La solitudine dell’elettore Pd
DI MICHELE SERRA
Sebbene abbia una inevitabile dimestichezza con le cose della sinistra italiana (quasi vent’anni all’ Unità , venticinque alla Repubblica …) mi sfugge largamente il criterio con il quale parecchi esponenti del Pd, conosciuti e meno, si schierano attorno ai diversi candidati segretari.
Si legge di incalliti governisti, in giacca e cravatta dalla prima elementare, che appoggiano Schlein, e di irrequieti movimentisti che sostengono Bonaccini. Di correnti che si dissolvono perché voteranno sparpagliate, e chissà, dunque, che cosa diavolo le teneva insieme, fino a un minuto fa.
E si ha l’impressione che non sia un criterio politico decifrabile a orientare le scelte. Non una destra interna contro una sinistra interna, non una visione partitocentrica contro una visione “gentista”, o un’impostazione laburista contro una più vocata ai diritti personali.
Probabilmente è accaduto che, in un partito sempre più de-ideologizzato nel corso degli anni, le questioni personali (le amicizie, le inimicizie, le rivalità di potere) hanno inevitabilmente acquistato un peso esorbitante. Mettendo in second’ordine la politica, e scusate se è poco.
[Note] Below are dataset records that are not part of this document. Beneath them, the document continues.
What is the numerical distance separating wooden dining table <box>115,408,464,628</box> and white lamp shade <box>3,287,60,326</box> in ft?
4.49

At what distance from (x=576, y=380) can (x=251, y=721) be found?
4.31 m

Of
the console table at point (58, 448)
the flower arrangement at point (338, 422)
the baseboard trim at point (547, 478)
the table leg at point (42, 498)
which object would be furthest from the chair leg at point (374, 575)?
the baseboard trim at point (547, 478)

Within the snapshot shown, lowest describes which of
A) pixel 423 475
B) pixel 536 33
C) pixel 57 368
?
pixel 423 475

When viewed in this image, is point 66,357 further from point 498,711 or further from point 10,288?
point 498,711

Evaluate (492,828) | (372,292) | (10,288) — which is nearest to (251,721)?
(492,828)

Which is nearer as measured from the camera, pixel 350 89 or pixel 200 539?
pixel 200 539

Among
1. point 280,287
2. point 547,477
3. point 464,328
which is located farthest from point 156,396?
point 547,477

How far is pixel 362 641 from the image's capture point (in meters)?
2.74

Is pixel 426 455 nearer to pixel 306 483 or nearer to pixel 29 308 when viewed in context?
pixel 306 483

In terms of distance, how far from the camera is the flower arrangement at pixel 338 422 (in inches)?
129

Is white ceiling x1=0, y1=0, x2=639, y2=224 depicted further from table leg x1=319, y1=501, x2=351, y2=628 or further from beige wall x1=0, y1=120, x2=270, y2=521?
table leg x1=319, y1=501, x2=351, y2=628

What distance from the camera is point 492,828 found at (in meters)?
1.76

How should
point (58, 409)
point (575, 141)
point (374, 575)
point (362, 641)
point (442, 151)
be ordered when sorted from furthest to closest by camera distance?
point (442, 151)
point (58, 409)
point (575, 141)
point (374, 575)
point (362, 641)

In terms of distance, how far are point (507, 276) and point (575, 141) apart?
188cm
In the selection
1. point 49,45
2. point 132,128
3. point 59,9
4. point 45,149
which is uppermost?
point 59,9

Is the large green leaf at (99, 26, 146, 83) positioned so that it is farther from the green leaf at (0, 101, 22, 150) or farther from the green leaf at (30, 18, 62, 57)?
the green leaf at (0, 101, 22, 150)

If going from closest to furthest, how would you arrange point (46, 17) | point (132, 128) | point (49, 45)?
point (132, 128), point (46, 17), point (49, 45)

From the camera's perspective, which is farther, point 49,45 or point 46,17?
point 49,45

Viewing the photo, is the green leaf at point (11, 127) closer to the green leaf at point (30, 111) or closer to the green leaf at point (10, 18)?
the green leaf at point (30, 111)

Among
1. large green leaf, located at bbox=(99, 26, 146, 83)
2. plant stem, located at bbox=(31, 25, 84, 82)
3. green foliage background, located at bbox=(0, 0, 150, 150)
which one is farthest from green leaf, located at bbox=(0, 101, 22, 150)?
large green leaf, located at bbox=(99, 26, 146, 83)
Questo significa che chi avesse in mente di partecipare alle primarie del Pd — le persone bizzarre esistono, ne avete una davanti — dovrà aiutarsi da solo.
Darsi, in solitudine, un criterio politico comprensibile, o quasi, per scegliere una o un leader. Si tratta di un’opera di supplenza che gli elettori di sinistra conoscono da tempo: i partiti del Novecento davano la linea, ora hanno bisogno di qualcuno che la dia a loro.